Sweeney, who lost his Senate seat in November, was unexpectedly kicked out of the Legislative Apportionment Commission last week by state Democratic chairman LeRoy Jones Jr., who reportedly feared that Sweeney would work with Republicans on the commission to undermine the remaining four Democratic commissioners.

So far, Sweeney’s ouster has not caused any major outcry from South Jersey Democrats; on a Zoom call yesterday with a number of Democratic legislators and staffers, no one contested Jones’ decision. 

But there is precedent for a South-North rift in the legislature. In 1999, Assemblyman Joseph Roberts (D-Bellmawr) led a breakaway coalition of seven South Jersey Democrats who refused to join the main Democratic caucus after Roberts lost a bid for Assembly Minority Leader. Three of those Democrats still serve today: Assembly Majority Leader Louis Greenwald (D-Voorhees), Assemblyman Herb Conaway (D-Delran), and State Sen. Nilsa Cruz-Perez (D-Barrington), who was a member of the Assembly at the time.

The Legislative Apportionment Commission itself, which will now have Pinelands Commission Chair Laura Matos as its tenth member, is proceeding with its map-drawing work amid an outcry over the apparent favoritism Democrats on the Congressional Redistricting Commission received last year. That commission’s tiebreaker, John Wallace, chose a Democratic-drawn congressional map after a shadowy process.

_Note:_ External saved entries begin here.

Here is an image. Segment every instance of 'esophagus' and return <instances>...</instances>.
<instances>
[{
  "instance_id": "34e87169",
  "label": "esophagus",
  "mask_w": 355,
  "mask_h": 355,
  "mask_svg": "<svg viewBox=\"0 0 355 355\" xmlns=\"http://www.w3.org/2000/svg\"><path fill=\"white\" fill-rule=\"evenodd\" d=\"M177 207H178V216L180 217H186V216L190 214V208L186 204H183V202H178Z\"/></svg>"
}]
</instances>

Oroho, who penned a letter with Assembly Minority Leader John DiMaio (R-Hackettstown) expressing their concerns about the map, said that he hopes the Legislative Apportionment Commission is more transparent and produces a fairer map.

“Obviously, we think the best thing for the people of New Jersey is to have a Republican majority,” Oroho said. “We want to have a fair map, and we want to have a map where people feel they’re being well represented.”